• **Given problem**: Copy nothing but the text: reproduce each line of the listing exactly and leave the pictures out.

• **Exercise materials**:
● ● ● ● ● ● ●
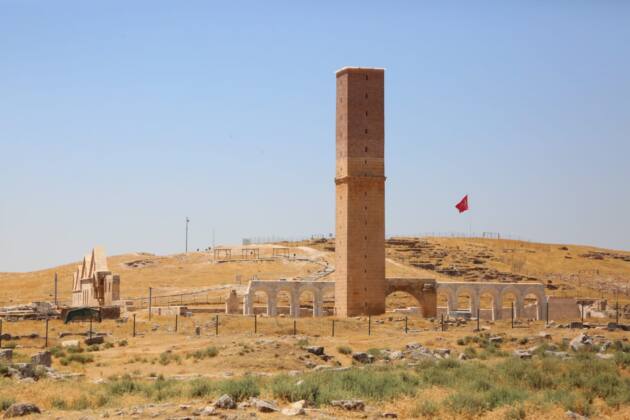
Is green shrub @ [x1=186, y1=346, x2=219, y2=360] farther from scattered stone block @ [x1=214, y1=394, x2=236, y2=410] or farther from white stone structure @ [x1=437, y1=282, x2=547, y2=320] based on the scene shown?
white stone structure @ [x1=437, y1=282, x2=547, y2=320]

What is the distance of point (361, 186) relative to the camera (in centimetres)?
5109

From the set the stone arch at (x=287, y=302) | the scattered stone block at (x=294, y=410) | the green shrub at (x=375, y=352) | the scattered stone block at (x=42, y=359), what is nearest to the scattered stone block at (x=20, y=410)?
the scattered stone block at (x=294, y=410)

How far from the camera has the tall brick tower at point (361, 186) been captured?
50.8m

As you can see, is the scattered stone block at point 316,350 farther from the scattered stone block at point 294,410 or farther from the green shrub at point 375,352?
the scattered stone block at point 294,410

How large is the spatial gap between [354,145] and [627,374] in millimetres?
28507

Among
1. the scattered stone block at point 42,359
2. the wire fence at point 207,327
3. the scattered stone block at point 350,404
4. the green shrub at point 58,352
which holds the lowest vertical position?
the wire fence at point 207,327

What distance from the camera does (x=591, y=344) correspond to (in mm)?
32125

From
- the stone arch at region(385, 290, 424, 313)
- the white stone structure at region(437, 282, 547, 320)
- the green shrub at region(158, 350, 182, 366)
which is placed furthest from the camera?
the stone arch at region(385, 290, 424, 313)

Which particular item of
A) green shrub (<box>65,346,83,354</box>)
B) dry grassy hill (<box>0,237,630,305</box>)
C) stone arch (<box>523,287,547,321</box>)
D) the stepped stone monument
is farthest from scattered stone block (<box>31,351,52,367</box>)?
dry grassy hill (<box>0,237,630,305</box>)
● ● ● ● ● ● ●
• **In response**:
Is green shrub @ [x1=186, y1=346, x2=219, y2=360] farther from scattered stone block @ [x1=214, y1=394, x2=236, y2=410] or farther from white stone structure @ [x1=437, y1=282, x2=547, y2=320] based on the scene shown?
white stone structure @ [x1=437, y1=282, x2=547, y2=320]

What is the distance of point (361, 186) relative to the camera (in centimetres)?
5109

From the set the stone arch at (x=287, y=302) | the scattered stone block at (x=294, y=410) | the green shrub at (x=375, y=352) | the scattered stone block at (x=42, y=359), what is nearest to the scattered stone block at (x=20, y=410)?
the scattered stone block at (x=294, y=410)

How far from the camera has the tall brick tower at point (361, 186) been captured?
50.8m

As you can see, is the scattered stone block at point 316,350 farther from the scattered stone block at point 294,410 or farther from the green shrub at point 375,352?
the scattered stone block at point 294,410

How large is the spatial gap between [354,145] and [627,374] in millimetres?
28507

Among
1. the scattered stone block at point 42,359
2. the wire fence at point 207,327
3. the scattered stone block at point 350,404
4. the green shrub at point 58,352
which holds the lowest vertical position?
the wire fence at point 207,327

What distance from the camera does (x=591, y=344) correspond to (in mm)?
32125

From
- the stone arch at region(385, 290, 424, 313)
- the white stone structure at region(437, 282, 547, 320)
- the green shrub at region(158, 350, 182, 366)
which is placed furthest from the camera?
the stone arch at region(385, 290, 424, 313)

Which particular item of
A) green shrub (<box>65,346,83,354</box>)
B) dry grassy hill (<box>0,237,630,305</box>)
C) stone arch (<box>523,287,547,321</box>)
D) the stepped stone monument
is farthest from scattered stone block (<box>31,351,52,367</box>)?
dry grassy hill (<box>0,237,630,305</box>)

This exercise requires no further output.